[WHAT THE TASK ASKS]
From the line that contains "[camera trap, expert-labeled]" through the line that contains "common name: domestic cow", output every line of the listing below exactly and leave out all the rest.

******************************

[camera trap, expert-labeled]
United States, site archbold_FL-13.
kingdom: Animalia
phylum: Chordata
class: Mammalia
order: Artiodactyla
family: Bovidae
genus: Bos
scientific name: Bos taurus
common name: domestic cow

******************************

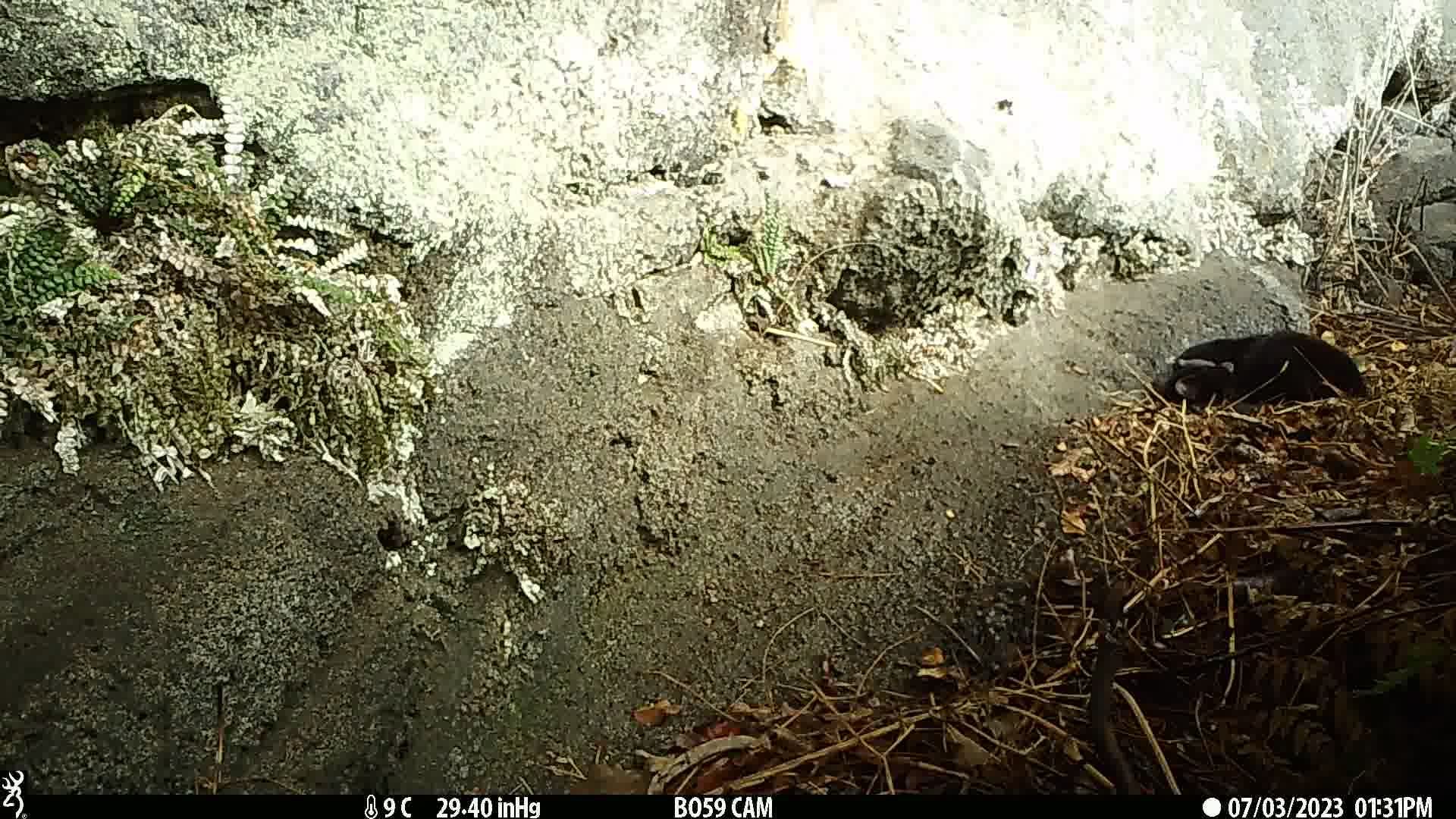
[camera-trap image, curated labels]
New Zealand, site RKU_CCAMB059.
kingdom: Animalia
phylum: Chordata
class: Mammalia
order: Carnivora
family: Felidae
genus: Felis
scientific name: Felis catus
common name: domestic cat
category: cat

******************************

[RESPONSE AREA]
[camera trap, expert-labeled]
United States, site archbold_FL-13.
kingdom: Animalia
phylum: Chordata
class: Mammalia
order: Artiodactyla
family: Bovidae
genus: Bos
scientific name: Bos taurus
common name: domestic cow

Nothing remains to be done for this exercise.